Quality assurance is the process of ensuring that no mistakes end up or stay on a website. Problems like broken interface elements, typos, unintended formatting, or long loading times can negatively impact the user’s perception that your site is professional or authoritative.

Good Quality Assurance

  • Involves checking the impact of every change you make to a site.
  • Is having a list of issues you check every time you launch a site, change a site, or post content.
  • Requires checking changes to a site design in different browsers on different devices

Bad Quality Assurance

  • Is impatient
  • Leaves broken elements on a site for long periods of time
  • Leaves things on a site unfinished

Quality Assurance Concerns

QA list

The best recommendation here is creating a list of things you check every time you make design changes or publish to a site.
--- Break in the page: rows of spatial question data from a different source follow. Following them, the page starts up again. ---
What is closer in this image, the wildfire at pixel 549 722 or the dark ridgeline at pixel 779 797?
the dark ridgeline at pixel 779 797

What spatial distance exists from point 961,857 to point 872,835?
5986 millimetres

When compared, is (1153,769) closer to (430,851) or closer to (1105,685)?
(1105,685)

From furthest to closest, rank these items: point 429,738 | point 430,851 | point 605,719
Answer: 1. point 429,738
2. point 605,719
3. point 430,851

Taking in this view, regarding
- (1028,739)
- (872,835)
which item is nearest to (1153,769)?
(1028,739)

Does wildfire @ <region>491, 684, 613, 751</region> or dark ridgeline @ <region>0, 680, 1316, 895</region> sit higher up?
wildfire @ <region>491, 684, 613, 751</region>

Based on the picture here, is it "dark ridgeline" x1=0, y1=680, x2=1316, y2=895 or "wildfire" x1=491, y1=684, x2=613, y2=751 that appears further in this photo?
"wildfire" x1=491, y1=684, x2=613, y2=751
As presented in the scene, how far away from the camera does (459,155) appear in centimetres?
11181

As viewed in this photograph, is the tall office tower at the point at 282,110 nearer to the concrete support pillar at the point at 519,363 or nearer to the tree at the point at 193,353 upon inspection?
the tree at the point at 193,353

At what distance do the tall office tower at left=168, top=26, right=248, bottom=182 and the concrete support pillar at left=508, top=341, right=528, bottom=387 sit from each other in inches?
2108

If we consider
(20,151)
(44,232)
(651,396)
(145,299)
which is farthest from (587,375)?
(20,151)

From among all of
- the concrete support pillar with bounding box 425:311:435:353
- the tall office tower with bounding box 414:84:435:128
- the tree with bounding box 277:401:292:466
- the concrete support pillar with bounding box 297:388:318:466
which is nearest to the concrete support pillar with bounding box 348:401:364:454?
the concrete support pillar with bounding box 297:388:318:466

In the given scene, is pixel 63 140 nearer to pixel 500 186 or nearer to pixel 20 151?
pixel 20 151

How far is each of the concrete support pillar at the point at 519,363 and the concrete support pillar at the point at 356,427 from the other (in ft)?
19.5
There can be dozens of small issues to check for and it’s best not to assume you will remember them all.

Typos

Basic editing is essential. Typos can cost you authority in the eyes of users. They imply a lack of attention to detail and can leave you looking less professional than other sites.

Errors

A very common error is to leave an extra opening or closing HTML tag in your content that breaks the footer of your site. Also common are changes to the site that don’t work on all screen sizes. Every change to a site should be carefully reviewed to prevent making users think a site isn’t well maintained.

Browser testing

While browsers are now more alike than every before, there are still small differences between them. And the appearance and behaviors of a site can be very different based on screen size. Before launch and after any design change its essential to look at a site in different browsers and on different screen sizes.

User testing

Do changes to a site help or hurt it? There are many ways, both technical and casual to test the impact of changes to your site. Does a change cause time-on-site to go up or down? Does a change hurt the search rank?

No coming soon

Don’t have any pages, posts, or elements on your site that say “coming soon.” No matter the intent or urgency these elements will most often remain this way for an extended period of time and don’t feel relevant or credible to a visitor.